There are many people who’d love a mini smartphone in 2022

Gautam Bajaj, a management consultant, is another consumer who is disappointed in Apple’s choices for 2022. “I was disappointed, to say the least. I got to know about apple killing off the Mini series in early 2022, I immediately thought of getting the 13 mini after its price drop,” Bajaj told me. From the iPhone 5s to LG G6, Bajaj’s main decision when buying a smartphone was its size.

“The iPhone 5s has always been one of my favourite smartphones to use. Although almost all my smartphones have been Android, I've always tried to look for a size comfortable enough to use with one hand. One of my older phones, the LG G6 was my favourite Android phone solely for the smaller size,” Bajaj continued. “The reason why I go for smaller phones is that I feel that you lose the convenience with a bigger phone. A big phone is always peeping out of your pocket, it always needs to be used with two hands. That's enough reason to stay away from bigger phones.”

Shweta Chopra, data scientist, on the other hand, is on the fence. Whilst she likes bigger smartphones for their versatility, she’d go back to a smaller smartphone in a heartbeat if she could. “Didn’t give it much thought. I think I’ve gotten too used to having a bigger phone at this point. I was a 5C and 5S user at one point and that was perfect for one-handed usage but now feel a bit strange to use,” Chopra says.

Chopra appreciates bigger screens as they are “better for streaming and gaming”. Chopra further talks about how bigger smartphones are better for work as well, “I am pretty happy watching stuff on my phone especially on long flights so starting to appreciate the bigger screen. Even for work, if I’m out and need to check something in an excel sheet/take notes - a bigger screen makes life easier,” Chopra says.

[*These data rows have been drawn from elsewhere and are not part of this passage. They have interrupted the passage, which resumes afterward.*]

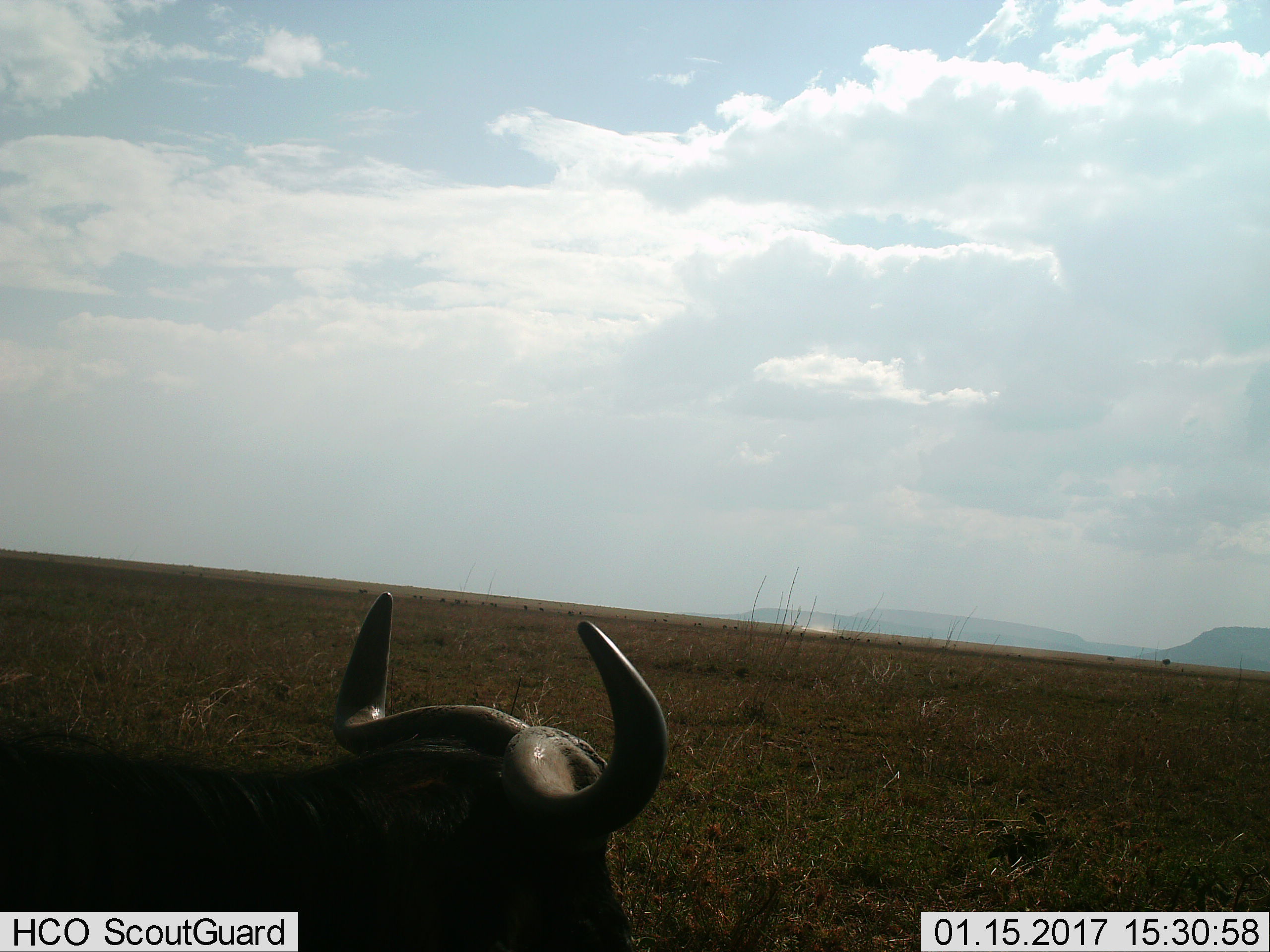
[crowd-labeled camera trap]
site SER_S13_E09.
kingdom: Animalia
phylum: Chordata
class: Mammalia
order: Artiodactyla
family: Bovidae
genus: Syncerus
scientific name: Syncerus caffer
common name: african buffalo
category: buffalo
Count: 1.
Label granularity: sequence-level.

I pressed the three of them about their ideal smartphone size. “The ideal smartphone can be a tad bit smaller than the current iPhone. I think a 5.8-inch display would be perfect,” said Bajaj. “Used to around 6 inches at this point. iPhone 11 user at the moment. Not interested in bigger sizes than this.  It’s already hard for me to do basic things with one hand on my current phone,” Chopra said. “I was really apprehensive about the iPhone12 Mini because it was a few mm bigger in length dimension than what I had before, but I’ve realized even slightly bigger probably wouldn’t matter. I still like the iPhone 6 size because of how thin it was,” Bohidar says.

While Apple has disregarded all consumers feelings toward a mini iPhone, the Android side of things has people covered. Marques Brownlee (aka MKBHD) is probably the most famous tech YouTuber out there. Brownlee, among others, tout the Zenfone 9 from Asus as the best ‘small’ smartphone of 2022. They even go as far as saying that it beats out a lot of behemots in the market despite its compactness. The Zenfone 9 comes with a small but cute 5.9-inch display and still has a lot of bells and whistles that other smartphones forgo.

Choice is the best thing that can happen to consumers. Taking choice away from the consumers means that they might just move to other competitors. Apple’s decision to forgo a mini smartphone may just spur a small, but substantial number of consumers to get an Android smartphone.